University remembers Heinz School professor Toby Davis

One of the founding fathers of the Heinz School of Public Policy and Management, Otto “Toby” Davis was a renowned scholar of economics. But since his death last May, his colleagues have
remembered him as a “guardian angel.”

This Saturday, students, faculty, and friends are celebrating the life of man as well known for his academic contributions as he is for his humanitarian outreach.

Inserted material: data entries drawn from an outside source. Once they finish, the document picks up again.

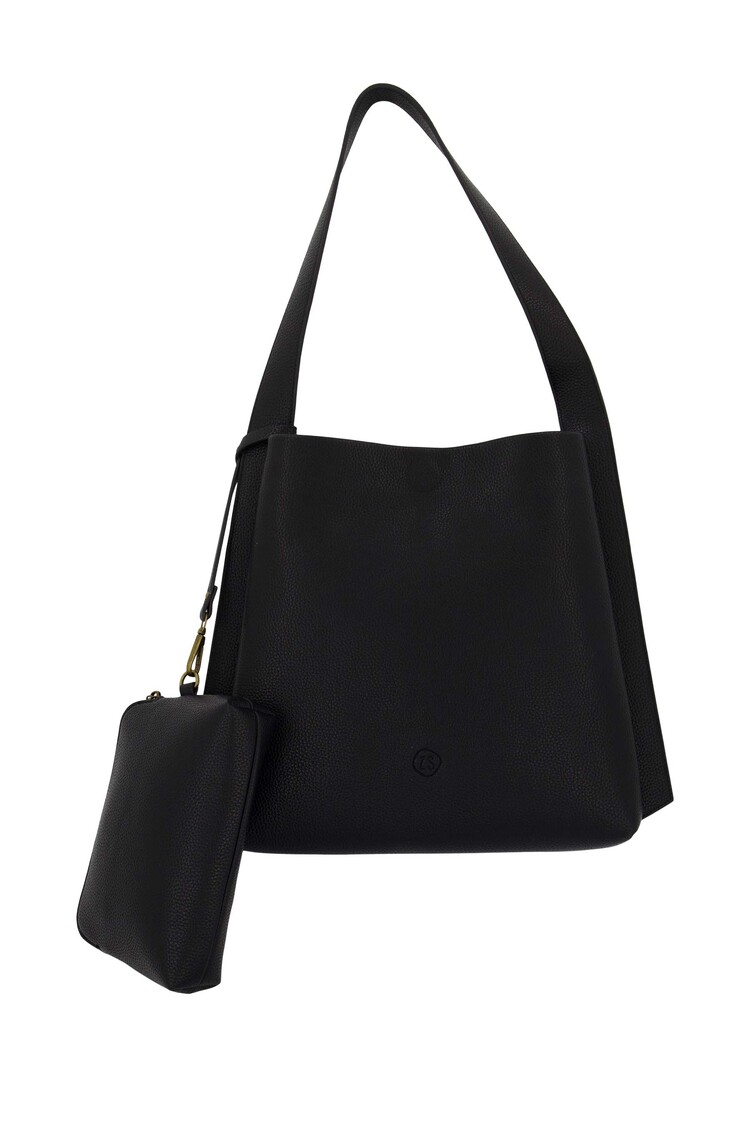 Zusss Zusss | Tas met strap detail en make up tasje zwart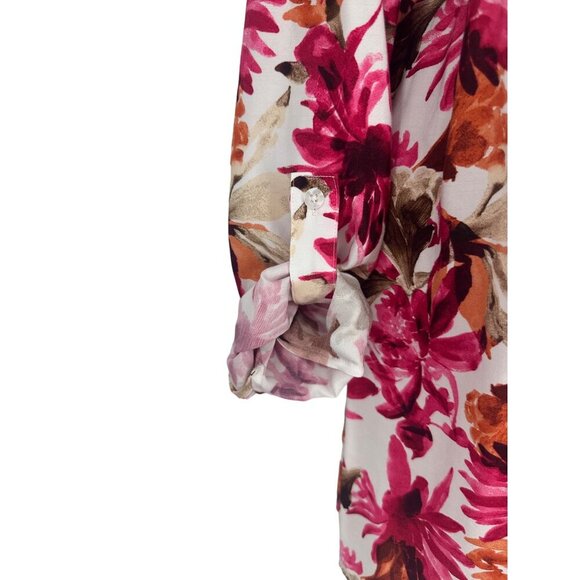 Chico's Womens Pink Floral Collared Button Up Roll Tab Sleeve Size 1 US M - Picture 8 of 13
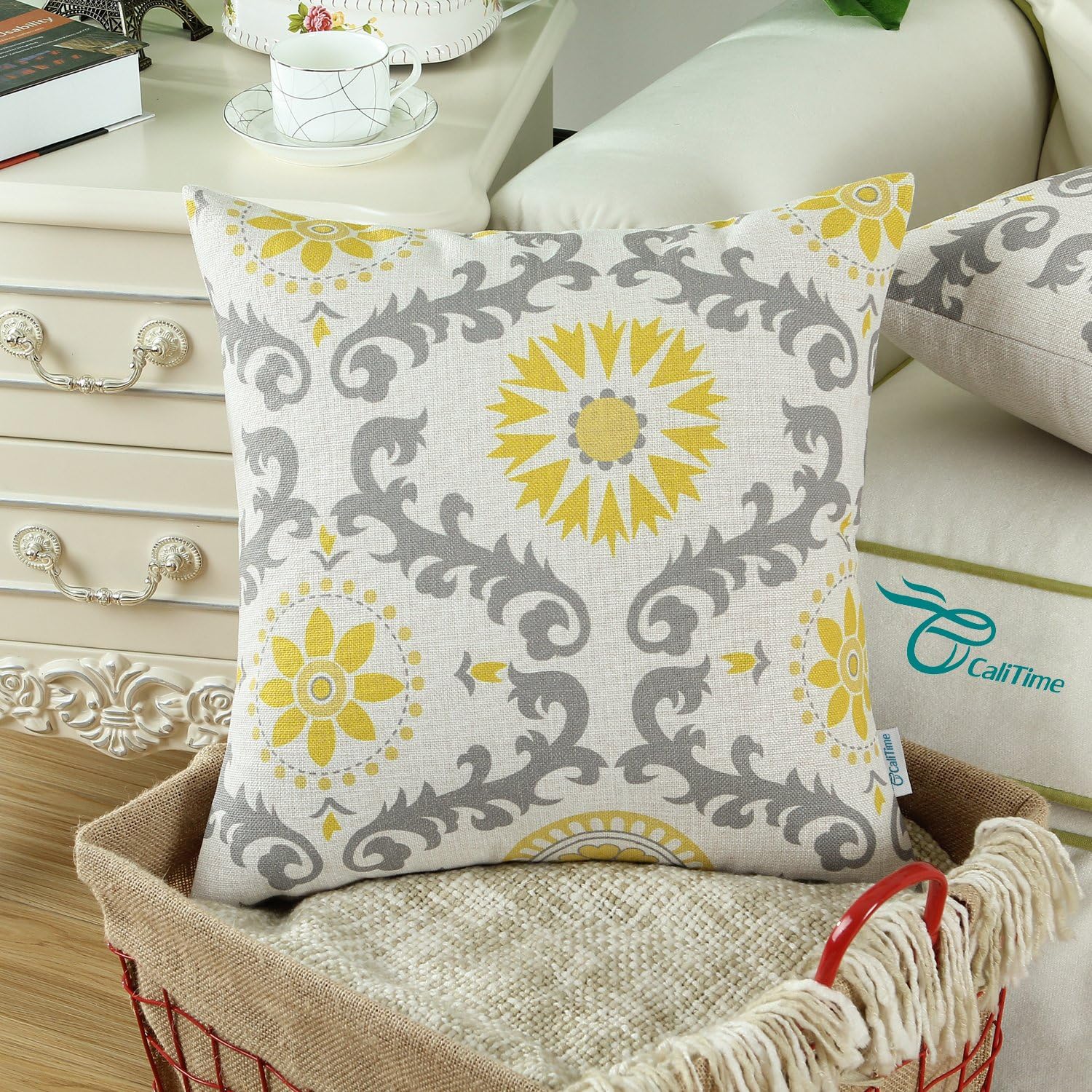 CaliTime Canvas Throw Pillow Cover Case for Couch Sofa Home Decoration Three-Tone Dahlia Floral Compass Geometric 18 X 18 Inches Yellow/Gray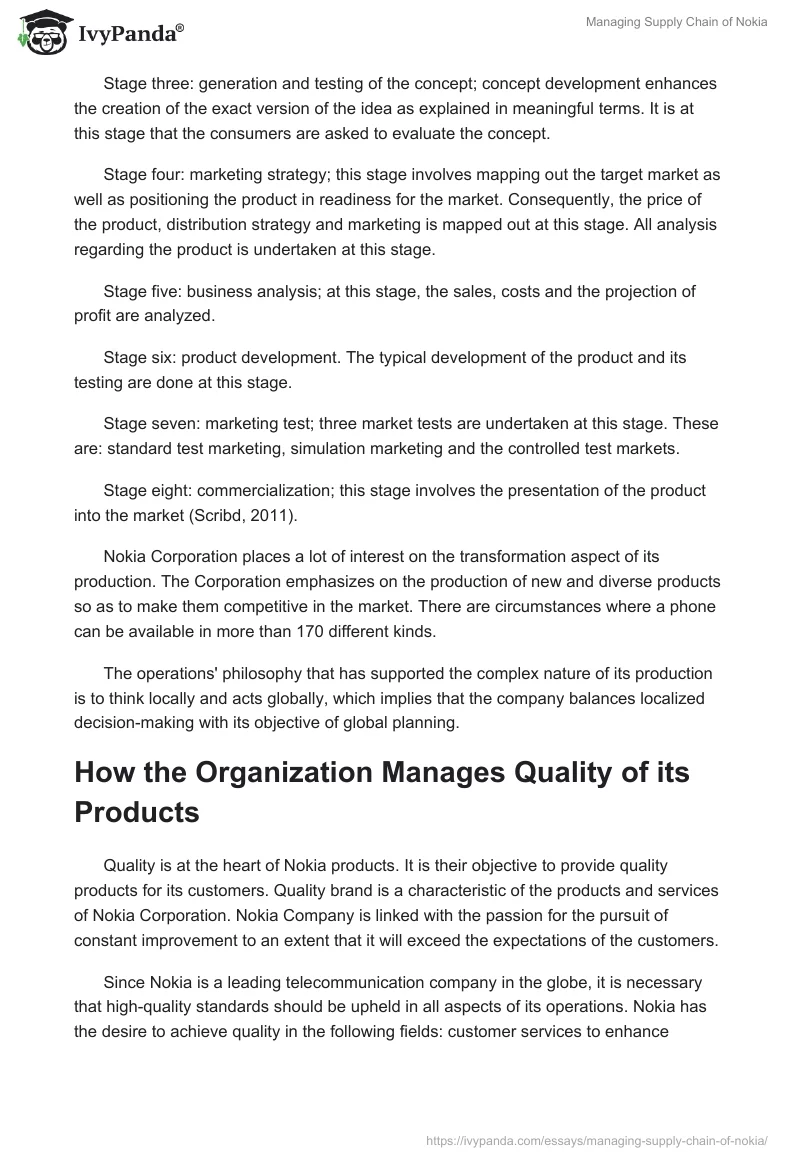 Managing Supply Chain of Nokia. Page 5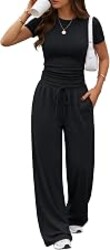 Trendy Queen Women's 2 Piece Matching Summer Lounge Set with Pockets | Vacation Airport Travel Outfits, Workout Gym Clothing Comfy Athleisure Clothes, Side-ruched Top, Drawstring Wide Leg Pants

Davis came to Carnegie Technical Institute, now Carnegie Mellon, in 1960 and began developing a model for a school that would deal with urban issues. Eight years later, Davis and colleague William Cooper proposed the School of Urban and Public Affairs. SUPA, as the school was called, came to fruition after the financial backing of a $10 million grant from the Richard King Mellon Foundation. The school was later named for the late Senator H. John Heinz III.

“He was remarkably understated with a profound curiousity about how the world works and a lifelong interest in ideas and the chemistry of people who work together to develop ideas,” stated Robert Strauss, professor of economics and public policy in the Heinz School and close friend and colleague of Davis.

“He was also remarkably creative in solving complex problems and had a laser kind of mind that put things in perspective in the most simple and intuitive ways.”

Davis launched SUPA’s Center for Economic Development and became the second dean of the school, a position he held from 1975 to 1981.

Academically, he studied governmental institutions and was one of the first to develop an econometric study of governmental budgets.

He was also instrumental in developing scholarly societies, including the Association for Public Policy and Management and the Public Choice Society, and he served for a time as president of each.

“He was interdisciplinary before interdisciplinary was cool,” said John Thomas, Davis’ friend and former colleague.

Davis helped author “Econometrica,” an equation that attempted to solve how an electorate would vote, and developed the median voter idea with colleague Jim Barr.

But beyond his academic innovations, Davis is both fondly remembered and highly respected by those who knew him for his work in the humanitarian sector.

Davis served as chair of the University’s Human Relations Commission, which deals with issues of gender and race, and he argued for benefits for same-sex partners of university employees.

“His office door was open to anybody with an idea, concern, or problem, and he was somebody whose confidence could be absolutely trusted, and who had an absolute optimism that problems could be solved to mutual benefit,” Strauss said.

Friends also said that Davis dedicated his time to bridging relationships between faculty and students, and he especially worked to help acclimate foreign students to the University.

“Toby accepts his students as members of his extended family,” states a memorial website for Davis. “He helped many Chinese students better acclimate themself to the American way of life. He always had students and faculty who didn’t have a place to go for the holidays come to his house for dinner and spend the holiday with his family. We, a group of Chinese students, kept in touch with Toby through the years even after graduation.”

Thomas pointed out Davis’ impact on those he worked with.

“This is a tough place. His role in the last 20 years was a guardian angel.”

Davis died May 9 of liver failure. He will be remembered in a memorial service this Saturday at 3:30 p.m. in the University Center, McConomy Auditorium. Numerous friends and colleagues will speak at the service, including University President Jared Cohon. A reception will follow in the Schatz Dining Room.

“Based on his work at the Heinz School, he was a big deal,” Thomas said. “To the nameless hundreds of people who came to his door, he was an even bigger deal.”